Ainsi donc, la nature périssable du poisson, l'absence d'une chaîne de froid (glace notamment), le lenteur des moyens de déplacement, l'enclavement des zones de production sont autant de facteurs qui obligent le pêcheur malien à traiter son produit sur place.

Si vers les années 60 le séchage du poisson prenait le pas sur le fumage, la repartition du poisson transformé s'est presque équilibrée depuis les années 70 avec 70% de fumé et 30% de séché du fait des contingences socio-économiques d'adaptation aux nouvelles tendances alimentaires des consommateurs.

2. LES TECHNIQUES DE SECHAGE ET DE FUMAGE AU MALI

  1. Séchage

    Tout séchage procède par élimination de l'eau par évaporation. Quand le taux d'humidité du poisson est ramenée à 25% environ, les bacteries ne peuvent plus survivre et l'activité autolytique est réduite. C'est ce principe qui est appliqué par les femmes transformatrices de poisson au Mali. Les poissons sont en général et selon leur taille étêtés, écaillés, éviscerés, ouverts et lavés avant d'être étalés pour sécher, de plus souvent à même le sol. Au Mali, le poisson ainsi preparé aurait été d'abord mis à tremper pendant 24 à 48 heures pour un début de fermentation. C'est cette fermentation qui donne un goût particulier au poisson apprécié par le consommateur local.

  2. Fumage

    Il consiste à la réduction de l'humidité du poisson par un feu vif qui en plus d'un séchage superficiel instantané, permet la cuisson de la chair. Ensuite il est entretenu dans la fumée pour sécher et pour impregner cette chair.

Malgré ces procédés de transformation rentrent dans les habitudes des pêcheurs maliens, les causes de pertes depuis le poisson frais et tout au long de la chaine traditionnelle de transformation sont nombreuses:

C'est pour lever ces contraintes qui faisaient subir au poisson malien une perte de près de 30% que differentes techniques ont été envisagées pour réduire ces pertes.

Au niveau du séchage, il est apparu suite aux expérimentations menées de concert avec les pêcheurs que la lutte chimique préventive correspondait mieux aux habitudes locales de ces pêcheurs. La recherche de produits appropriés moins toxiques pour l'homme à faible remanance conduisit au Gardona puis à la K-Othrine qui furent diffusés dans le milieu pêcheur par le biais de l'encadrement. Il faut préciser que ces produits ont été conditionnés de façon à rendre la mode d'emploi trés facile pour des utilisateurs analphabets.
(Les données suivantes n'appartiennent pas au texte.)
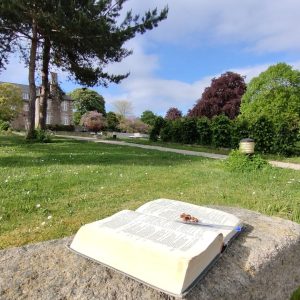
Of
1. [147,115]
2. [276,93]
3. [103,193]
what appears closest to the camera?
[103,193]

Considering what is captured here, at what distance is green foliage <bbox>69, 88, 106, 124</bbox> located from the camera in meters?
69.4

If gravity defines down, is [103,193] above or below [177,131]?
below

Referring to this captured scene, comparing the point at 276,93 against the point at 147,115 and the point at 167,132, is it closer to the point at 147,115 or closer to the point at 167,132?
the point at 167,132

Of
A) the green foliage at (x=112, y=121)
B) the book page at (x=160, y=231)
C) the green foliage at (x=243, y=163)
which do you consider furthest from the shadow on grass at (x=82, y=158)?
the green foliage at (x=112, y=121)

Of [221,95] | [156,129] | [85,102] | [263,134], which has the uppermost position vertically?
[221,95]

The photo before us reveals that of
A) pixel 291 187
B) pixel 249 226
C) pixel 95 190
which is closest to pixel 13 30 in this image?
pixel 95 190

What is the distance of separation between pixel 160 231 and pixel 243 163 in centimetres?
723

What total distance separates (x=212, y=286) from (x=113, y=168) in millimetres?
6976

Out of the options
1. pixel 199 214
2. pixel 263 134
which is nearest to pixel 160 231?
pixel 199 214

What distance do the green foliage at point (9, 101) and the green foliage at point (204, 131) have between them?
111 feet

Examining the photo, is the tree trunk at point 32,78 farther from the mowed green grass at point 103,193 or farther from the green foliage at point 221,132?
the mowed green grass at point 103,193

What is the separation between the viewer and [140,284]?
1.51 metres

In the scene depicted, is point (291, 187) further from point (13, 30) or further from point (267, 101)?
point (267, 101)

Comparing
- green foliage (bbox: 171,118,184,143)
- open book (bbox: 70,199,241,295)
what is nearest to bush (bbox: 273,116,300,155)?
green foliage (bbox: 171,118,184,143)
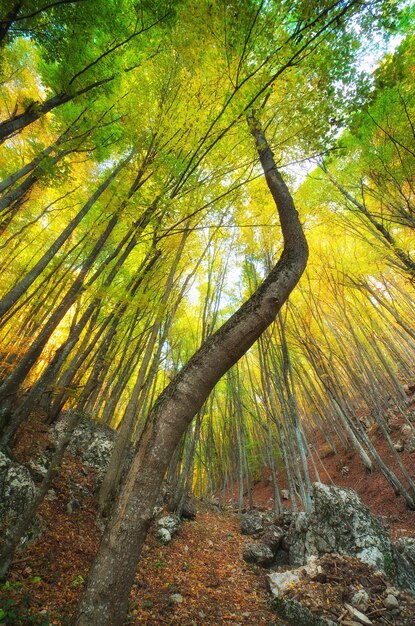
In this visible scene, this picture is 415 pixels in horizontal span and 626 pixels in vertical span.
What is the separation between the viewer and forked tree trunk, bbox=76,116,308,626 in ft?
4.14

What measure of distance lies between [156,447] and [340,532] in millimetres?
5051

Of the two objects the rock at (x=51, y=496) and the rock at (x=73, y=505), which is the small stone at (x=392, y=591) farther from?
the rock at (x=51, y=496)

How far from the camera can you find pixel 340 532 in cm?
455

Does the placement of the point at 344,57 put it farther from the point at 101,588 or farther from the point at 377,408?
the point at 377,408

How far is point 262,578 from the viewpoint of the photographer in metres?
4.56

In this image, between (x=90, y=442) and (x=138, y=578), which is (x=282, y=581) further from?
(x=90, y=442)

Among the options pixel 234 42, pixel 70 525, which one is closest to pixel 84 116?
pixel 234 42

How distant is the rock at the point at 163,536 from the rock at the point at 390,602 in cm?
389

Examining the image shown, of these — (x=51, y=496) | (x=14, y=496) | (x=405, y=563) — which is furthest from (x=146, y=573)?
(x=405, y=563)

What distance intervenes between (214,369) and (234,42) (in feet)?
9.46

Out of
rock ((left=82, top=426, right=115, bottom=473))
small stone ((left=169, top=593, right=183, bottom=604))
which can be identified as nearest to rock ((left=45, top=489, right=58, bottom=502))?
rock ((left=82, top=426, right=115, bottom=473))

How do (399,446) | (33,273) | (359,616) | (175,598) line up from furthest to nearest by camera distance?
1. (399,446)
2. (33,273)
3. (175,598)
4. (359,616)

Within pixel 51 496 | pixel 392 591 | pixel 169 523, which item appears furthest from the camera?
pixel 169 523

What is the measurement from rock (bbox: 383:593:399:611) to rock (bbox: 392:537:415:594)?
1.09m
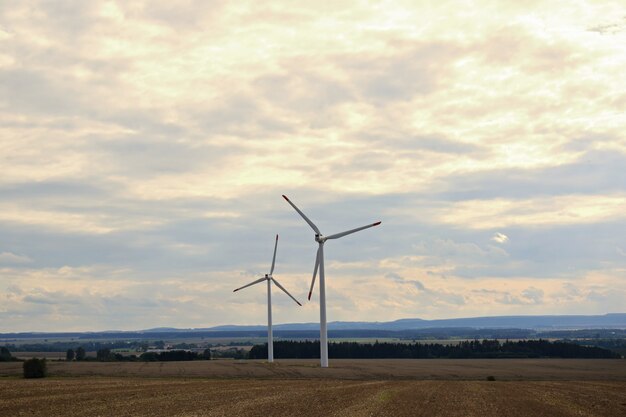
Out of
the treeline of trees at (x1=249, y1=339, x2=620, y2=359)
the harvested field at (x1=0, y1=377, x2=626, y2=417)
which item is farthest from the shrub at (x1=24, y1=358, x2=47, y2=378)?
the treeline of trees at (x1=249, y1=339, x2=620, y2=359)

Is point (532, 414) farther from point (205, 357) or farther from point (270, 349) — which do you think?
point (205, 357)

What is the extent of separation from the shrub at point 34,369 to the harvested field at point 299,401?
80.9 ft

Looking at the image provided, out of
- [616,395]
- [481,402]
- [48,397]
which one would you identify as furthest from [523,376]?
[48,397]

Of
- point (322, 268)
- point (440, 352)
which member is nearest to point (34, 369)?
point (322, 268)

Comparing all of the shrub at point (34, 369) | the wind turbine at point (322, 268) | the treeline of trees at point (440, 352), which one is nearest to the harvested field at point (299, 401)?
the shrub at point (34, 369)

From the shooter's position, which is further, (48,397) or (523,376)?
(523,376)

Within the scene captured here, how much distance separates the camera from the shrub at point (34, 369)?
88.2 metres

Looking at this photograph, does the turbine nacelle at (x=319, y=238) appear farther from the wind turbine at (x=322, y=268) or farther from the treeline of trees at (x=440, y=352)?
the treeline of trees at (x=440, y=352)

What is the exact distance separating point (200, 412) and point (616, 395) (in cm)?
3450

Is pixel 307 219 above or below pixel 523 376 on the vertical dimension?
above

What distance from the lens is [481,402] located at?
51.5 meters

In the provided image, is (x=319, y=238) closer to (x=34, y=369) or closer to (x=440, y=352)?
(x=34, y=369)

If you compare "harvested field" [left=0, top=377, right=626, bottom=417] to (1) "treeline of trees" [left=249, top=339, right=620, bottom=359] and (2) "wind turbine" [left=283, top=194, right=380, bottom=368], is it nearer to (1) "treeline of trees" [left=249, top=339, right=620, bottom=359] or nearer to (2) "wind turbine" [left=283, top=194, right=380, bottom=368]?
(2) "wind turbine" [left=283, top=194, right=380, bottom=368]

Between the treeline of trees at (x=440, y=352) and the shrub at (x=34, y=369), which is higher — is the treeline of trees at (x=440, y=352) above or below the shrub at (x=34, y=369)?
below
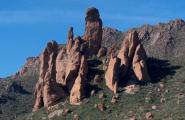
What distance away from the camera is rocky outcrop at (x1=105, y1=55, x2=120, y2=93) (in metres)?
134

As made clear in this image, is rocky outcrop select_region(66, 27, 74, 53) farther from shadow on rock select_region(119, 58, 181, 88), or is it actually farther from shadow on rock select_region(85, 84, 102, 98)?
shadow on rock select_region(119, 58, 181, 88)

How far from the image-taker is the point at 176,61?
14875 cm

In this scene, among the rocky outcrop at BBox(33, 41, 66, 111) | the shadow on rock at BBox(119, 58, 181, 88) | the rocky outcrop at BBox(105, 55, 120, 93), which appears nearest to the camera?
the rocky outcrop at BBox(105, 55, 120, 93)

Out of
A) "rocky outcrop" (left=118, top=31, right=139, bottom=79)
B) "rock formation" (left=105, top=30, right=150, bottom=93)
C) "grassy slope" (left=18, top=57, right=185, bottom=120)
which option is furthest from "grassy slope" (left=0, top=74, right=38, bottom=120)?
"rocky outcrop" (left=118, top=31, right=139, bottom=79)

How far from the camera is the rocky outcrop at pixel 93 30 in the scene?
150m

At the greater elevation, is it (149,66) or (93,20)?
(93,20)

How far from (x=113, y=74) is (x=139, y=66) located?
493 centimetres

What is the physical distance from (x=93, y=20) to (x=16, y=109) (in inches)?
1207

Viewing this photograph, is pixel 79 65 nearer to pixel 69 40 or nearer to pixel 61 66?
pixel 61 66

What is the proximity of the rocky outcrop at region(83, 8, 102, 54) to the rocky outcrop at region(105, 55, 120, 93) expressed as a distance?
1507 centimetres

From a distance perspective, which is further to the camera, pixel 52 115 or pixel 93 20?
pixel 93 20

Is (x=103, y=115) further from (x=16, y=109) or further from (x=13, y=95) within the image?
(x=13, y=95)

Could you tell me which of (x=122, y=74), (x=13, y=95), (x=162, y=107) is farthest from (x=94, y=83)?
(x=13, y=95)

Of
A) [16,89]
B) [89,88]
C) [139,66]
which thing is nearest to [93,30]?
[89,88]
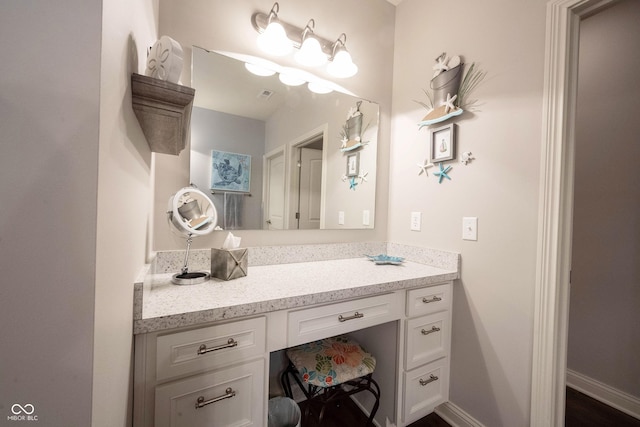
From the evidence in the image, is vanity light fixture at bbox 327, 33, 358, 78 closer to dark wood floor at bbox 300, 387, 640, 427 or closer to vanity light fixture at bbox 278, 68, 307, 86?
vanity light fixture at bbox 278, 68, 307, 86

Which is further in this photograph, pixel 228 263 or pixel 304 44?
pixel 304 44

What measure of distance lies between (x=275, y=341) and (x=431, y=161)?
126 cm

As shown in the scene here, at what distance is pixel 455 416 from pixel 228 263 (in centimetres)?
143

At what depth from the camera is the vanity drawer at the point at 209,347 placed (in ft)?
2.44

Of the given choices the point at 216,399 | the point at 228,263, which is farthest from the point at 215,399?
the point at 228,263

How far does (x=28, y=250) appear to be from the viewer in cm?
30

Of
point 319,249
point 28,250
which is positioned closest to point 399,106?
point 319,249

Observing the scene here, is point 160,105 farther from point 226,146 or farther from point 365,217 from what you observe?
point 365,217

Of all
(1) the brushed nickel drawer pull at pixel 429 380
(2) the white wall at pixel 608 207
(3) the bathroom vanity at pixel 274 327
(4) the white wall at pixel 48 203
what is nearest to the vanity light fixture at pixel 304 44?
(3) the bathroom vanity at pixel 274 327

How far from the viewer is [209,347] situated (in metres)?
0.79

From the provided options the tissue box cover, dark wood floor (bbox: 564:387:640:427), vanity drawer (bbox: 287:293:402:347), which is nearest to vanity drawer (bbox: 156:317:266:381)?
vanity drawer (bbox: 287:293:402:347)

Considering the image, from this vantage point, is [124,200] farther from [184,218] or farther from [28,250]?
[184,218]

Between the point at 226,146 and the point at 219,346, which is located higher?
the point at 226,146
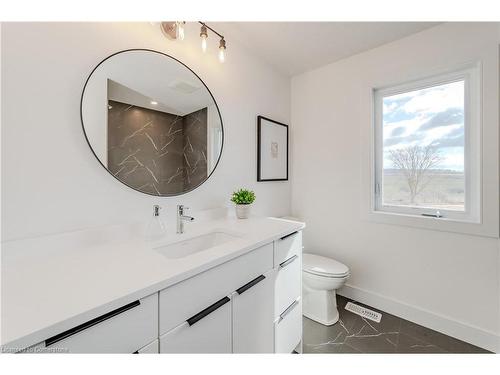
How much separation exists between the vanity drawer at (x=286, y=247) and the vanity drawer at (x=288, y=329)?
32cm

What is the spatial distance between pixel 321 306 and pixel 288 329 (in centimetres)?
55

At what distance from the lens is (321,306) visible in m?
1.71

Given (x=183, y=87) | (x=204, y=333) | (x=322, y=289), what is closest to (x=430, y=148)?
(x=322, y=289)

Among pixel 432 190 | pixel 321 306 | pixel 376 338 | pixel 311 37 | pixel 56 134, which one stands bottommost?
pixel 376 338

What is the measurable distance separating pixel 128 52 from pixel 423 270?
2503mm

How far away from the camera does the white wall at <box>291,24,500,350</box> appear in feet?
4.67

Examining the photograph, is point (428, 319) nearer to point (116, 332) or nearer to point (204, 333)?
point (204, 333)

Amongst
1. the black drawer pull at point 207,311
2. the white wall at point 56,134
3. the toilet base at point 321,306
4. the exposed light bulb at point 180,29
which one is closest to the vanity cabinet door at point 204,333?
the black drawer pull at point 207,311

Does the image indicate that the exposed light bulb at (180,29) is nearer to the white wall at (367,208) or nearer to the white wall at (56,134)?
the white wall at (56,134)

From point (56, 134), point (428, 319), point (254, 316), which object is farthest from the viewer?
point (428, 319)

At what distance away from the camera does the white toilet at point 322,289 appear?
5.45ft

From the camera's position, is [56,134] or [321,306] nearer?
[56,134]

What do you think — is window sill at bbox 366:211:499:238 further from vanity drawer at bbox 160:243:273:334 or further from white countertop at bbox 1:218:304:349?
vanity drawer at bbox 160:243:273:334
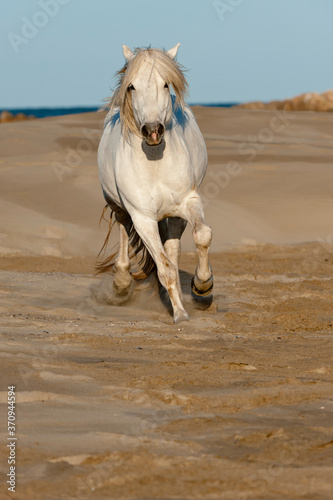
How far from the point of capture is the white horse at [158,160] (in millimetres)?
5297

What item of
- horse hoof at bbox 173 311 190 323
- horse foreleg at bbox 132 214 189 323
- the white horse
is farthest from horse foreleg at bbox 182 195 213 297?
horse hoof at bbox 173 311 190 323

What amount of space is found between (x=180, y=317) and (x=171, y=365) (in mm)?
1665

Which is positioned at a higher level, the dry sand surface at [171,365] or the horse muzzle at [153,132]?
the horse muzzle at [153,132]

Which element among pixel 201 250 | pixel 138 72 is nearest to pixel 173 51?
pixel 138 72

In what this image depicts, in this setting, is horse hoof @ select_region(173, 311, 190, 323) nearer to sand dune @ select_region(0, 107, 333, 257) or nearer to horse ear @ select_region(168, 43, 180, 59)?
horse ear @ select_region(168, 43, 180, 59)

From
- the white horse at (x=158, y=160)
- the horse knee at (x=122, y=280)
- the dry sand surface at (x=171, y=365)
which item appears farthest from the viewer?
the horse knee at (x=122, y=280)

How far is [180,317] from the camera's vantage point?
5.67m

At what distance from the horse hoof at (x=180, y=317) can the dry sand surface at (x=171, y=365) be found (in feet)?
0.23

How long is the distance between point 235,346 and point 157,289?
230 centimetres

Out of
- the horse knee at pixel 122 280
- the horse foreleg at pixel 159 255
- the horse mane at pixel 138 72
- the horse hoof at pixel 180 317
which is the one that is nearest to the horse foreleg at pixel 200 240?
the horse foreleg at pixel 159 255

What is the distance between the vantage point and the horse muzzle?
16.7 feet

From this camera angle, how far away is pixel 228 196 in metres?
12.6

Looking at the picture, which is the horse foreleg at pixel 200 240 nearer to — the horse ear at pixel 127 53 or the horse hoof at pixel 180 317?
the horse hoof at pixel 180 317

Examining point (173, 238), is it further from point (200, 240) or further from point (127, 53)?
point (127, 53)
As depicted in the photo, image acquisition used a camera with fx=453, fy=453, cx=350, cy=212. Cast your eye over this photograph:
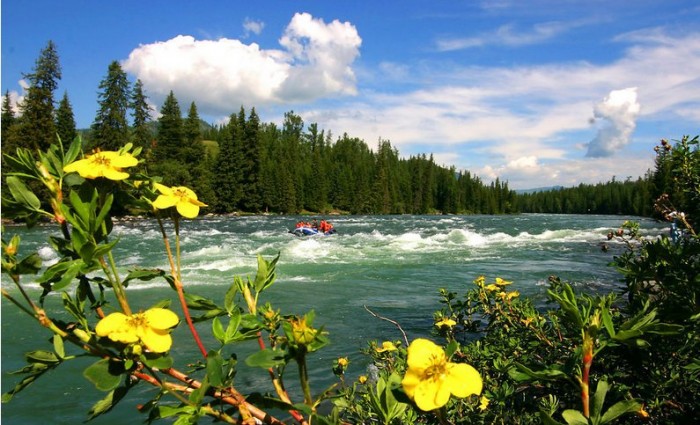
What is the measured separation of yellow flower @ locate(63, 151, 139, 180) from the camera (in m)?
0.87

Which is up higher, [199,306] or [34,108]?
[34,108]

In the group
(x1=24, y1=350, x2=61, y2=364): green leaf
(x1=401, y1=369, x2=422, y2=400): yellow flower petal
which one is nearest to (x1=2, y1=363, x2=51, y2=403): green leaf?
(x1=24, y1=350, x2=61, y2=364): green leaf

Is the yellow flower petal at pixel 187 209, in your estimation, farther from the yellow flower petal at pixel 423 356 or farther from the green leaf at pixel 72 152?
the yellow flower petal at pixel 423 356

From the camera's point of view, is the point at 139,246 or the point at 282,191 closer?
the point at 139,246

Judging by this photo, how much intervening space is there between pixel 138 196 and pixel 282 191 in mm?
61380

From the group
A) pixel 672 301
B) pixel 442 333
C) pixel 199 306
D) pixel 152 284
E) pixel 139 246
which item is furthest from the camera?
pixel 139 246

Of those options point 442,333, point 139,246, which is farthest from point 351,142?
point 442,333

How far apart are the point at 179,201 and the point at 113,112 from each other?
5189cm

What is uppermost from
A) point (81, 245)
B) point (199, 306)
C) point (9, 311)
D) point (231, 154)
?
point (231, 154)

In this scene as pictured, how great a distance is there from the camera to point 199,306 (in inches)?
41.9

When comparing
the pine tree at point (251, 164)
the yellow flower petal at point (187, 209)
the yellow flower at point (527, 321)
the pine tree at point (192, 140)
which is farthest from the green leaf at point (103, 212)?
the pine tree at point (251, 164)

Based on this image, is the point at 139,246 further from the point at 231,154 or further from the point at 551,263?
the point at 231,154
Quand au fumage, il s'est agit d'améliorer les techniques en cours en apportant des modifications à la conception des fours traditionnels. L'économie de combustible réalisée, ajoutée au temps de fumage relativement court, ont coduit à l'adoption de fours type nouveau comme le four “haoussa” ou le four “baut”.

Les pertes de poisson evaluées à 30% vers les années 70 sont descendues à 10% grâce surtout aux efforts de vulgarisation concernant la diffusion de produits insecticides pour le traitement préventif du poisson destiné au séchage, mais aussi à celle des fours améliorés.

Les succès enrégistrés sont principalement dûs à la prise en compte de toute la socio-économie des méthodes de transformation chez les pêcheurs. Une intervention au niveau d'un seul maillon ne peut resoudre des contraintes qui ont leur origine dans le maillon supérieur.

3. CONSOMMATION DU POISSON AU MALI

Il n'existe pas à ce jour des statistiques fiables sur la consommation de poisson au Mali. Il ressort quand bien mème une grande disparité de consommation entre les zones de production et les localités qui en sont eloignées.

Il est indéniable que le poisson représente un element très important du régime alimentaire des maliens. Il fournit au moins le tiers des protéines animales consommées. D'après certaines estimations le poisson serait consommé frais à raison de 2,2 kg/personne/an en moyen contre 6,8 kg/personne/an équivalent frais pour ce qui concerne le poisson transformé.